**SOURCE EXTRACT:**
Sorry about that. Thank you.

> Well, we do kernel stack tracing in NMI context all the time with no issue
> (but I mostly work on x86).
> 
> > 
> > Per my understanding, stack trace unwinding is not safe/valid to do on
> > architectures where the NMI context does not have its own stack. But I
> 
> Hmm, no, I think it's fine to do it on archs where NMI doesn't have its own
> stack. It works on 32bit x86, where the NMI shares the kernel stack.
> 
> Which architecture had an issue with a stack trace?

On 32 bit what happens if NMI hits during stack frame setup? Can the unwinder
misbehave if base pointer has not yet been setup and NMI starts using same
stack?

Not sure.

Some documentation suggests IST is required for reliable NMI stack tracing
[1] [2] which 32-bit does not have.
”If an interrupt or other exception is taken while the stack or other unwind
state is in an inconsistent state, it may not be possible to reliably unwind,
and it may not be possible to identify whether such unwinding will be
reliable. See below for examples.“

Probably the issue happens to be more of printing garbage than crashing the
kernel, but I am not convinced it is stable. Hmm.

[1] https://www.kernel.org/doc/html/v6.16/arch/x86/kernel-stacks.html
[2] https://docs.kernel.org/livepatch/reliable-stacktrace.html

thanks,

 - Joel


> 
> -- Steve
> 
> 
> > could stand corrected, hence I marked this as an RFT.  It is safe to do
> > on 64-bit x86, but not on 32-bit x86 and other same-stack architectures.
> > 
> > If we feel that this is not an issue, then that is fine with me (and
> > sorry for the noise), but I just wanted to raise it anyway just in case.
> > Sooner or later someone running scx on an odd architecture might
> > complaint.
> 
>

Re: [RFT] sched_ext: Skip stack trace capture in NMI context

Posted by Steven Rostedt 1 month, 2 weeks ago

On Tue, 23 Dec 2025 18:58:33 -0500
Joel Fernandes <joelagnelf@nvidia.com> wrote:

> Some documentation suggests IST is required for reliable NMI stack tracing
> [1] [2] which 32-bit does not have.
> ”If an interrupt or other exception is taken while the stack or other unwind
> state is in an inconsistent state, it may not be possible to reliably unwind,
> and it may not be possible to identify whether such unwinding will be
> reliable. See below for examples.“
> 
> Probably the issue happens to be more of printing garbage than crashing the
> kernel, but I am not convinced it is stable. Hmm.

Correct. It's about reliable stack traces, as live kernel patching requires
that the stack it looks at is reliable before it can modify the code. What
happens if it's not reliable, means it will just stop at the interrupt
handler and you don't get to see the rest (or you'll see a bunch of
functions with "?" in front of them).

**EXTRACTED MATERIAL:**
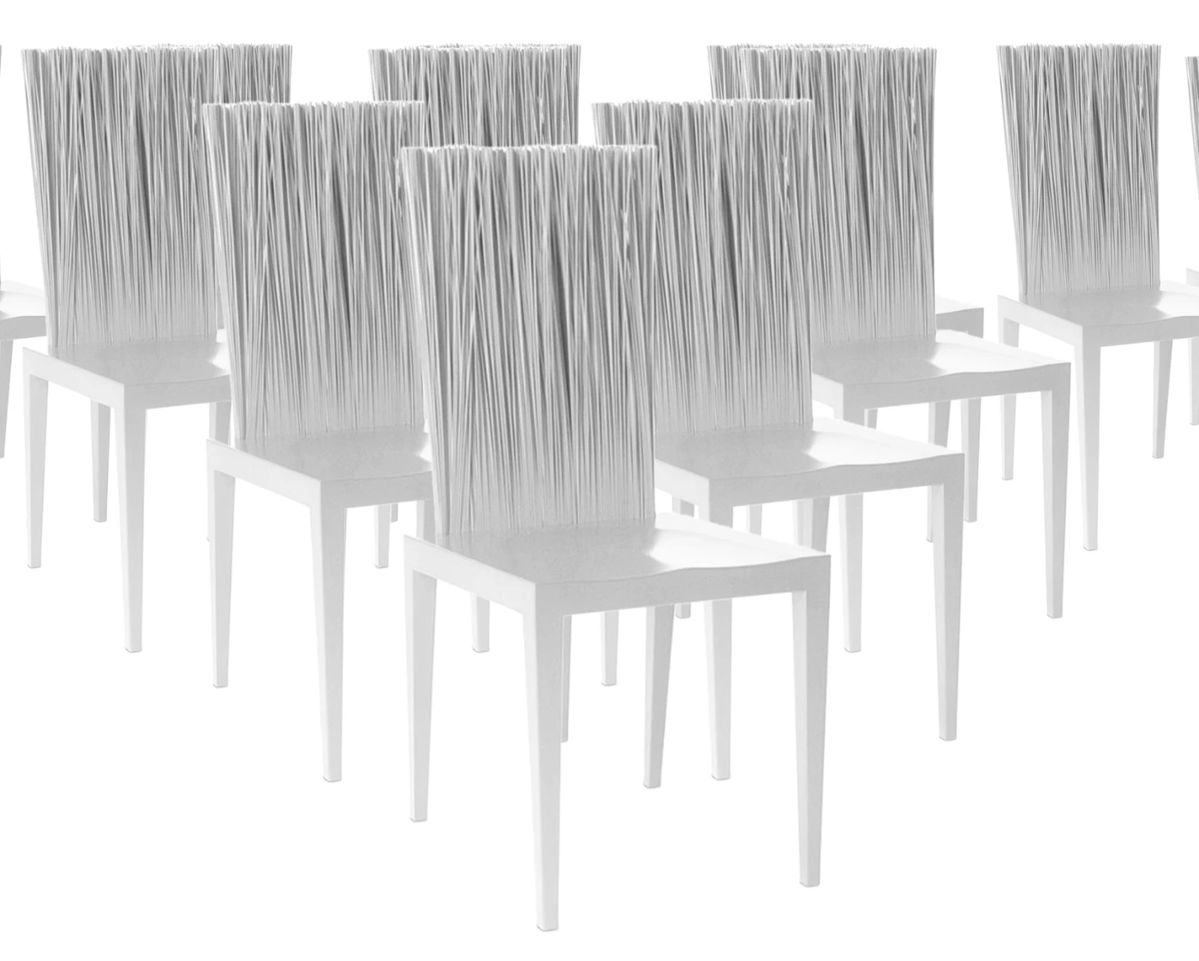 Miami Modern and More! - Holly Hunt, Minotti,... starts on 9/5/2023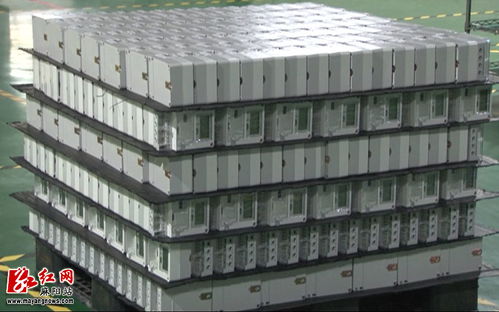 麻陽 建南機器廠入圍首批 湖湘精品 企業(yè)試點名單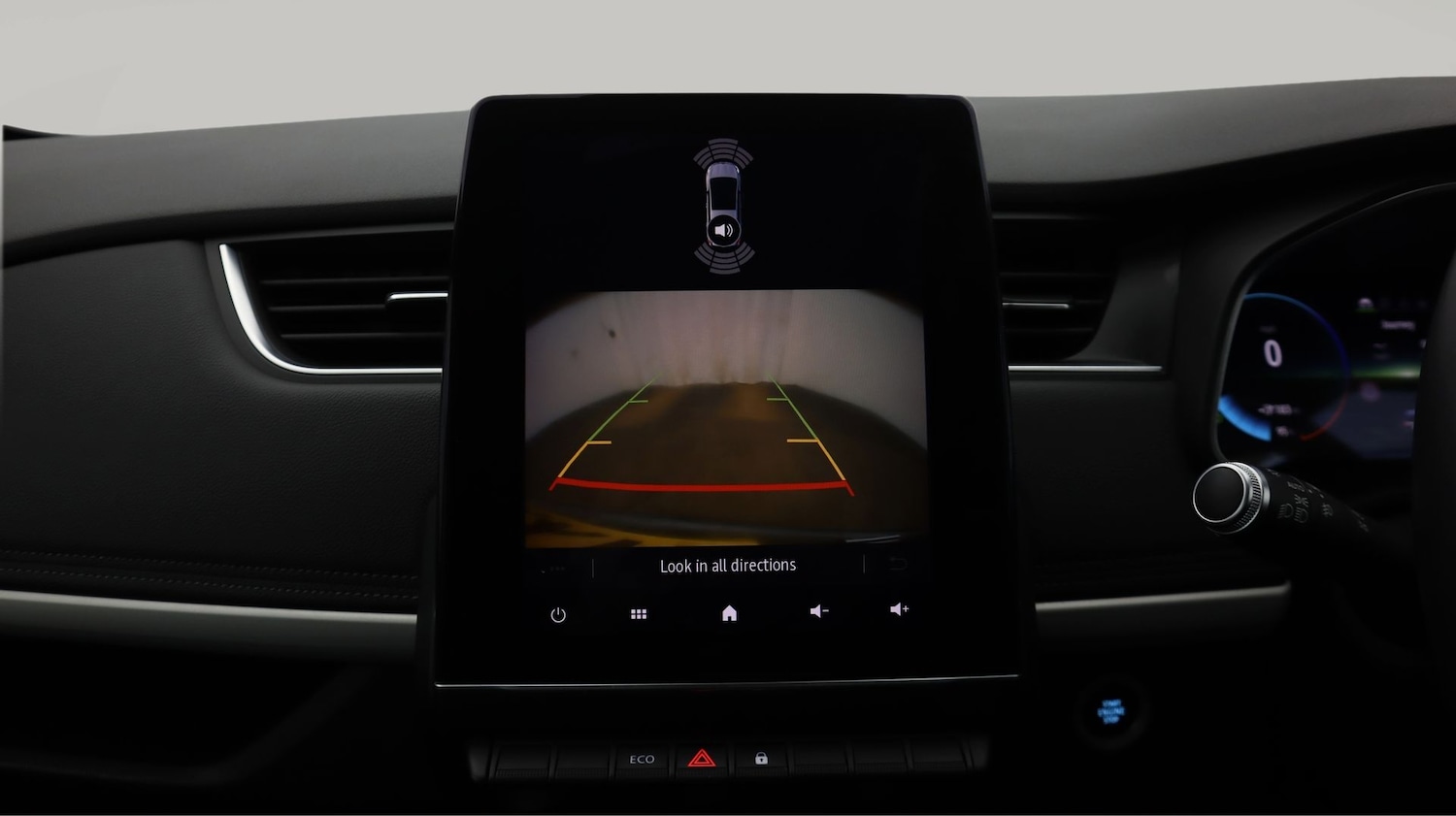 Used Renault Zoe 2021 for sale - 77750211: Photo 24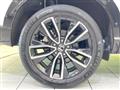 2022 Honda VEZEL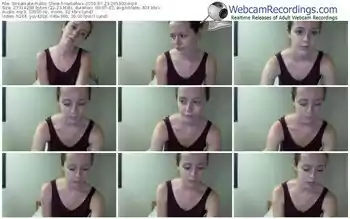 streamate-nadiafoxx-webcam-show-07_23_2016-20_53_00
==
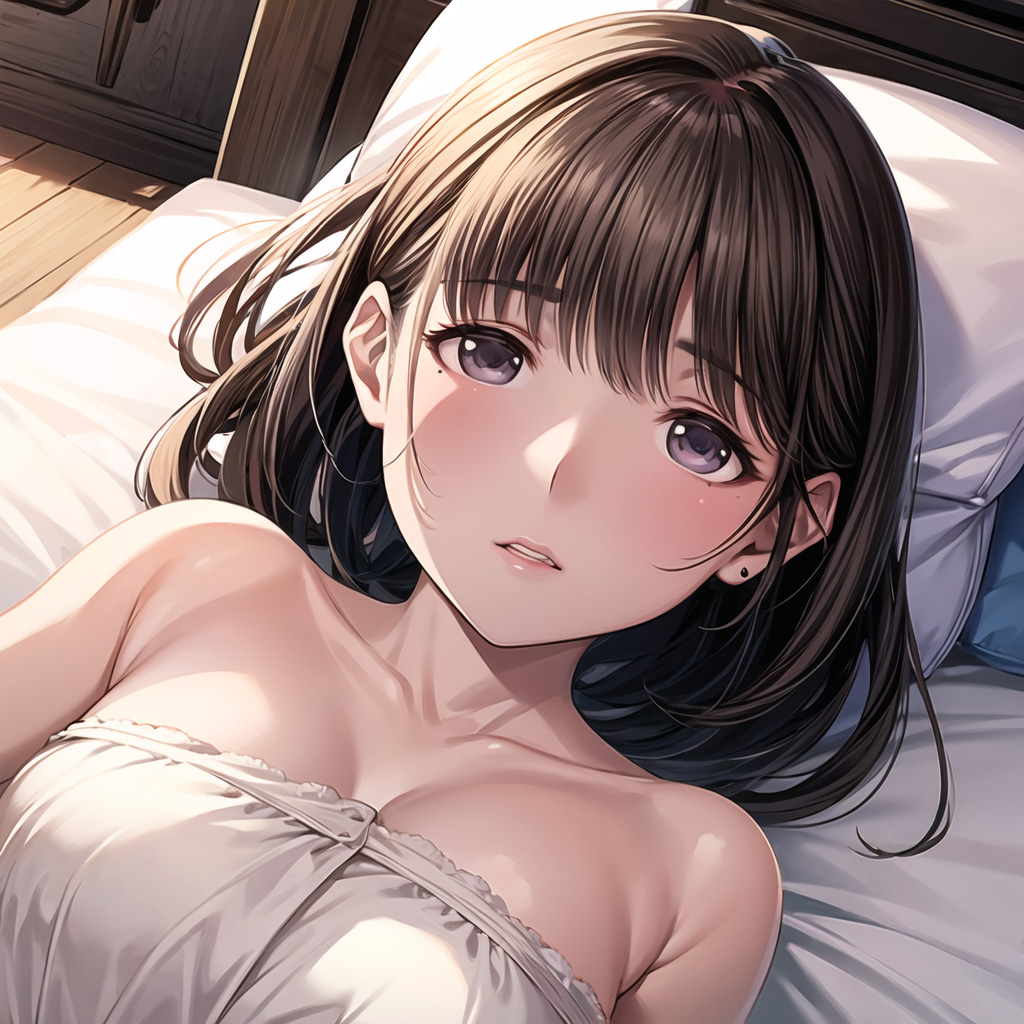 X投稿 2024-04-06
...
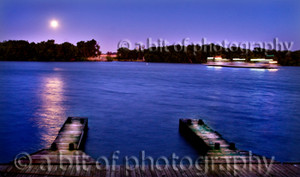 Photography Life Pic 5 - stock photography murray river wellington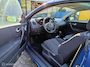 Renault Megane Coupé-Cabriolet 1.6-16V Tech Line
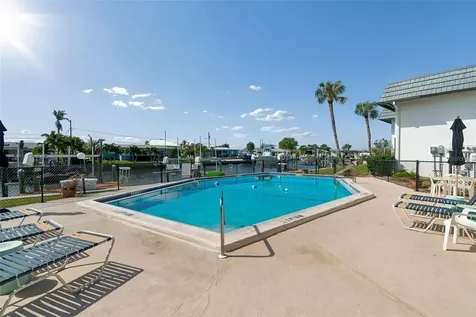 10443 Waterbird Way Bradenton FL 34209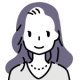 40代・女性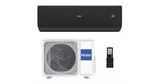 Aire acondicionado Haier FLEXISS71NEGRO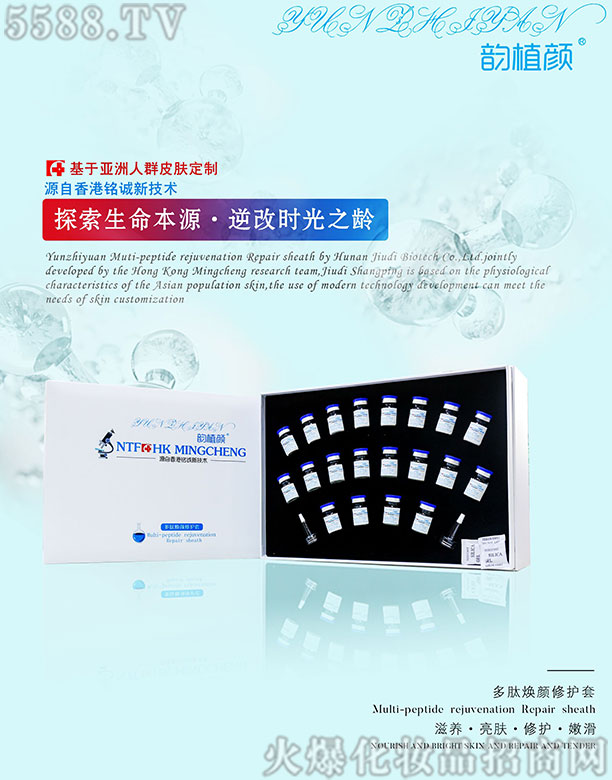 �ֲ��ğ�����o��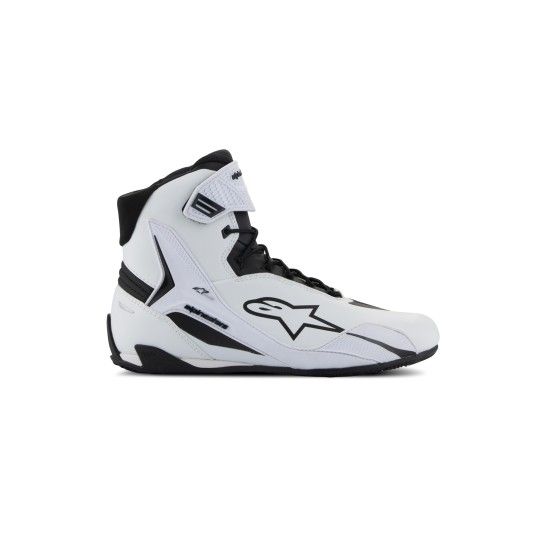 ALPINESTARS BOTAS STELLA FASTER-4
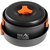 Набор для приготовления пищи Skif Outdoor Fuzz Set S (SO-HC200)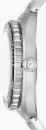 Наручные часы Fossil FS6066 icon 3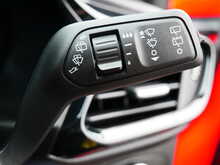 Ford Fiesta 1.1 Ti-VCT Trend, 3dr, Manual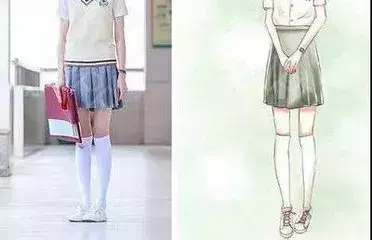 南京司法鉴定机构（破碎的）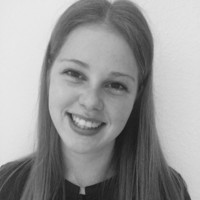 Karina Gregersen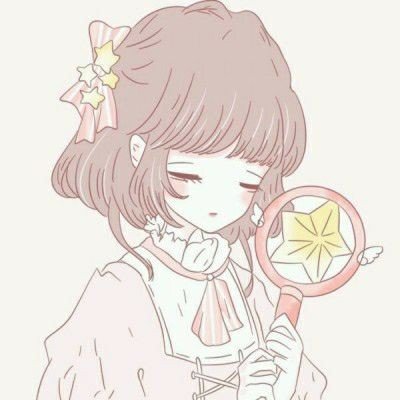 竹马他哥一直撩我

**TASK BRIEF:** In the NMI stack tracing thread, what must live kernel patching confirm about the stack before it can modify the code? The data is separate material, unrelated to the NMI stack tracing thread.

**PROBLEM SOLUTION:** It must confirm that the stack it looks at is reliable.